Source data
☆ ☆ ☆
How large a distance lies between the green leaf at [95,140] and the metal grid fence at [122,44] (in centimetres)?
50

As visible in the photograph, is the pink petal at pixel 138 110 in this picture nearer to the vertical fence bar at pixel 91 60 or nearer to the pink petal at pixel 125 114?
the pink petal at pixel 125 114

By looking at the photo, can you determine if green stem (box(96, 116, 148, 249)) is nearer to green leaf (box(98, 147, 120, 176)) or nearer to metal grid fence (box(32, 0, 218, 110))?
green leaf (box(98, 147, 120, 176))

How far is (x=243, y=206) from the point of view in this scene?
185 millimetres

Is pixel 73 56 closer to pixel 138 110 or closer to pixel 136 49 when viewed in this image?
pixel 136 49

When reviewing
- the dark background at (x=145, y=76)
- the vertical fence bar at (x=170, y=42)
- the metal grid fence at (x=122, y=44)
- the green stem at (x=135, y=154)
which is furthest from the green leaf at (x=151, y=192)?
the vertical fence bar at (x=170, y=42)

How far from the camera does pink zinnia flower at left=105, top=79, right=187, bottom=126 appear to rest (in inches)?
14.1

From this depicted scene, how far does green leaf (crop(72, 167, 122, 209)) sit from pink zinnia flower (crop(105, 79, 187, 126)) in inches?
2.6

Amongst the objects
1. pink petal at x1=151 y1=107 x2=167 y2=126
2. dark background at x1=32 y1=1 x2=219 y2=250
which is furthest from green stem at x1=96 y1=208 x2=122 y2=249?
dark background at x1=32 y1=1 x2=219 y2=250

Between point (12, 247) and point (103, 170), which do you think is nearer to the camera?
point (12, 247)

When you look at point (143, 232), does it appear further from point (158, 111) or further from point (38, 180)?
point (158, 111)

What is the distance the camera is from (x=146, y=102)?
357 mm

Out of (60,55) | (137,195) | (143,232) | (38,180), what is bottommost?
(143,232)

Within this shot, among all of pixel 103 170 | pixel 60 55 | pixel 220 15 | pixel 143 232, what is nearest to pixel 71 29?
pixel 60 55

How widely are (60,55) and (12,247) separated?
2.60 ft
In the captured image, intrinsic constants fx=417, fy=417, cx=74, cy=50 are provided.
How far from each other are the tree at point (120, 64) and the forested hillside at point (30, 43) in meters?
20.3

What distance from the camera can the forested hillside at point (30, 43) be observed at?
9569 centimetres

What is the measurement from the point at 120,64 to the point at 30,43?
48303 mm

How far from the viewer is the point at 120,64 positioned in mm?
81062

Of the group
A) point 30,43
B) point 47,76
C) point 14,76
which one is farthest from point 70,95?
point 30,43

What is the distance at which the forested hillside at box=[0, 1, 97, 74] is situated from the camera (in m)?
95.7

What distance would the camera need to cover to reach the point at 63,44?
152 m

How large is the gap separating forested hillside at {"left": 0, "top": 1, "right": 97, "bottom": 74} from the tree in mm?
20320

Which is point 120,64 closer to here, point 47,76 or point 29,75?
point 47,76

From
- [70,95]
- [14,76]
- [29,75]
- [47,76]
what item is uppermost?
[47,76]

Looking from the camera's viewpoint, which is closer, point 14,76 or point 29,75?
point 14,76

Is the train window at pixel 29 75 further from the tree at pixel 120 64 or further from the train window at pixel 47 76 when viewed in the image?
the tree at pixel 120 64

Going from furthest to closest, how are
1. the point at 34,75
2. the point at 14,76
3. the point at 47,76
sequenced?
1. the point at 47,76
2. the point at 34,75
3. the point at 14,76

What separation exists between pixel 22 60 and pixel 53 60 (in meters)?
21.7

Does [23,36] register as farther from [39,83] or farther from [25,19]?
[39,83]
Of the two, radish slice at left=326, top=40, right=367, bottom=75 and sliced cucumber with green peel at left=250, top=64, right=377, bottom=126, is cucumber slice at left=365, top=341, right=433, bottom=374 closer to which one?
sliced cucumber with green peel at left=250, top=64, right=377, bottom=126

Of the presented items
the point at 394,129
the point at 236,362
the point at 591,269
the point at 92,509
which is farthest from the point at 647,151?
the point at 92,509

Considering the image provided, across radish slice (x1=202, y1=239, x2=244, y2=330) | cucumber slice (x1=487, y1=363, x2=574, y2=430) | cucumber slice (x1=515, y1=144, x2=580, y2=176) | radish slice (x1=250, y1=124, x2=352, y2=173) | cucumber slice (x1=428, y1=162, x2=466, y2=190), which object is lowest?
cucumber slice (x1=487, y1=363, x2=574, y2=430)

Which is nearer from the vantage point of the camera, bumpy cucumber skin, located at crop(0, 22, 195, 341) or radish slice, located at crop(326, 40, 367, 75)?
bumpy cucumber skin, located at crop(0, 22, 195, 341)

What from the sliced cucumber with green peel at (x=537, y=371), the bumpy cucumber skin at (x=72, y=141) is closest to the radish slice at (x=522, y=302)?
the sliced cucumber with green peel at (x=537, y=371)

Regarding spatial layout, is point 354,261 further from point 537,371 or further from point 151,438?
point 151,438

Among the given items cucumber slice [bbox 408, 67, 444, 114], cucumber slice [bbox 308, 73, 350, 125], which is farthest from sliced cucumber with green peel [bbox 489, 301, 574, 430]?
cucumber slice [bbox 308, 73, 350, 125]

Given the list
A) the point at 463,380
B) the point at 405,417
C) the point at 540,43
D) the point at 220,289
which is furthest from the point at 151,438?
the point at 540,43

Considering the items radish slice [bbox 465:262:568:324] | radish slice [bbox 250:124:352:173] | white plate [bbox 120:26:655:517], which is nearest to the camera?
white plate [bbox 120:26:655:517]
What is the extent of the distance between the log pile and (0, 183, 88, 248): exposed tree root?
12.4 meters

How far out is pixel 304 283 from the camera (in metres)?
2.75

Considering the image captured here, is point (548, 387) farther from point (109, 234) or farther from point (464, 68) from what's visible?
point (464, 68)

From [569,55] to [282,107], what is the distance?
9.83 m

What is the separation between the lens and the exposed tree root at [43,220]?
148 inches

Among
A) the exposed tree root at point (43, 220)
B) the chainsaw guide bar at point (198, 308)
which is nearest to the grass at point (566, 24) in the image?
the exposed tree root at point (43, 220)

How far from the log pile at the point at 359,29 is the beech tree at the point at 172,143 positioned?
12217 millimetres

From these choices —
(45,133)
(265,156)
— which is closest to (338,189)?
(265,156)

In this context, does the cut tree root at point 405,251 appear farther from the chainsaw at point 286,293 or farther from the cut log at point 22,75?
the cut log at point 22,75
☆ ☆ ☆
Exercise description: Repeat the entries above exactly, leaving nothing out.

Answer to this problem:
How large a distance lies between the green leaf at [95,140] and the metal grid fence at [122,44] (in centimetres)?
50

As visible in the photograph, is the pink petal at pixel 138 110 in this picture nearer to the vertical fence bar at pixel 91 60 or nearer to the pink petal at pixel 125 114?
the pink petal at pixel 125 114

By looking at the photo, can you determine if green stem (box(96, 116, 148, 249)) is nearer to green leaf (box(98, 147, 120, 176)) or nearer to metal grid fence (box(32, 0, 218, 110))?
green leaf (box(98, 147, 120, 176))

How far is (x=243, y=206) from the point of view in this scene?
185 millimetres

Is pixel 73 56 closer to pixel 138 110 or closer to pixel 136 49 when viewed in this image?
pixel 136 49

When reviewing
- the dark background at (x=145, y=76)
- the vertical fence bar at (x=170, y=42)
- the metal grid fence at (x=122, y=44)
- the green stem at (x=135, y=154)
which is furthest from the green leaf at (x=151, y=192)?
the vertical fence bar at (x=170, y=42)

How far from the camera does pink zinnia flower at left=105, top=79, right=187, bottom=126 appear to rest (in inches)?
14.1

From this depicted scene, how far does green leaf (crop(72, 167, 122, 209)) sit from pink zinnia flower (crop(105, 79, 187, 126)) in inches?
2.6

Amongst the objects
1. pink petal at x1=151 y1=107 x2=167 y2=126
2. dark background at x1=32 y1=1 x2=219 y2=250
which is furthest from green stem at x1=96 y1=208 x2=122 y2=249?
dark background at x1=32 y1=1 x2=219 y2=250

Between point (12, 247) and point (103, 170), which do you think is nearer to the camera?
point (12, 247)

When you look at point (143, 232), does it appear further from point (158, 111) or further from point (38, 180)?
point (158, 111)

What is the distance the camera is from (x=146, y=102)?
357 mm

Out of (60,55) | (137,195) | (143,232) | (38,180), what is bottommost?
(143,232)

Within this shot, among all of pixel 103 170 | pixel 60 55 | pixel 220 15 | pixel 143 232, what is nearest to pixel 71 29?
pixel 60 55

How widely are (60,55) and (12,247) separated?
2.60 ft
In the captured image, intrinsic constants fx=417, fy=417, cx=74, cy=50 are provided.
How far from each other are the tree at point (120, 64) and the forested hillside at point (30, 43) in meters?
20.3

What distance from the camera can the forested hillside at point (30, 43) be observed at?
9569 centimetres

What is the measurement from the point at 120,64 to the point at 30,43?
48303 mm

How far from the viewer is the point at 120,64 positioned in mm?
81062

Of the group
A) point 30,43
B) point 47,76
C) point 14,76
which one is farthest from point 70,95?
point 30,43

What is the distance at which the forested hillside at box=[0, 1, 97, 74] is situated from the camera (in m)?
95.7

What distance would the camera need to cover to reach the point at 63,44?
152 m

How large is the gap separating forested hillside at {"left": 0, "top": 1, "right": 97, "bottom": 74} from the tree in mm?
20320

Which is point 120,64 closer to here, point 47,76 or point 29,75?
point 47,76

From
- [70,95]
- [14,76]
- [29,75]
- [47,76]
what item is uppermost?
[47,76]

Looking from the camera's viewpoint, which is closer, point 14,76 or point 29,75?
point 14,76

Is the train window at pixel 29 75 further from the tree at pixel 120 64 or further from the train window at pixel 47 76 when viewed in the image?
the tree at pixel 120 64

Going from furthest to closest, how are
1. the point at 34,75
2. the point at 14,76
3. the point at 47,76
sequenced?
1. the point at 47,76
2. the point at 34,75
3. the point at 14,76

What separation exists between pixel 22 60 and pixel 53 60 (in meters)?
21.7

Does [23,36] register as farther from [39,83] or farther from [25,19]?
[39,83]
Of the two, radish slice at left=326, top=40, right=367, bottom=75 and sliced cucumber with green peel at left=250, top=64, right=377, bottom=126, is cucumber slice at left=365, top=341, right=433, bottom=374 closer to which one?
sliced cucumber with green peel at left=250, top=64, right=377, bottom=126

Of the presented items
the point at 394,129
the point at 236,362
the point at 591,269
the point at 92,509
which is farthest from the point at 647,151?
the point at 92,509

Considering the image provided, across radish slice (x1=202, y1=239, x2=244, y2=330) | cucumber slice (x1=487, y1=363, x2=574, y2=430) | cucumber slice (x1=515, y1=144, x2=580, y2=176) | radish slice (x1=250, y1=124, x2=352, y2=173) | cucumber slice (x1=428, y1=162, x2=466, y2=190), which object is lowest?
cucumber slice (x1=487, y1=363, x2=574, y2=430)

Which is nearer from the vantage point of the camera, bumpy cucumber skin, located at crop(0, 22, 195, 341) or radish slice, located at crop(326, 40, 367, 75)?
bumpy cucumber skin, located at crop(0, 22, 195, 341)

What from the sliced cucumber with green peel at (x=537, y=371), the bumpy cucumber skin at (x=72, y=141) is closest to the radish slice at (x=522, y=302)?
the sliced cucumber with green peel at (x=537, y=371)

Regarding spatial layout, is point 354,261 further from point 537,371 or further from point 151,438?
point 151,438

Among the given items cucumber slice [bbox 408, 67, 444, 114], cucumber slice [bbox 308, 73, 350, 125], which is farthest from sliced cucumber with green peel [bbox 489, 301, 574, 430]?
cucumber slice [bbox 308, 73, 350, 125]

Given the list
A) the point at 463,380
B) the point at 405,417
C) the point at 540,43
D) the point at 220,289
which is furthest from the point at 151,438?
the point at 540,43

Considering the items radish slice [bbox 465:262:568:324] | radish slice [bbox 250:124:352:173] | white plate [bbox 120:26:655:517], which is nearest to the camera?
white plate [bbox 120:26:655:517]
What is the extent of the distance between the log pile and (0, 183, 88, 248): exposed tree root?
12.4 meters

How far out is pixel 304 283 from the camera (in metres)?
2.75

Considering the image captured here, is point (548, 387) farther from point (109, 234) or farther from point (464, 68) from what's visible?
point (464, 68)

From [569,55] to [282,107], what is the distance?
9.83 m

What is the separation between the lens and the exposed tree root at [43,220]?
148 inches

Among
A) the exposed tree root at point (43, 220)
B) the chainsaw guide bar at point (198, 308)
which is nearest to the grass at point (566, 24) in the image?
the exposed tree root at point (43, 220)

How far from the log pile at the point at 359,29 is the beech tree at the point at 172,143 positioned?
12217 millimetres

From these choices —
(45,133)
(265,156)
— which is closest to (338,189)?
(265,156)

In this context, does the cut tree root at point 405,251 appear farther from the chainsaw at point 286,293 or farther from the cut log at point 22,75?
the cut log at point 22,75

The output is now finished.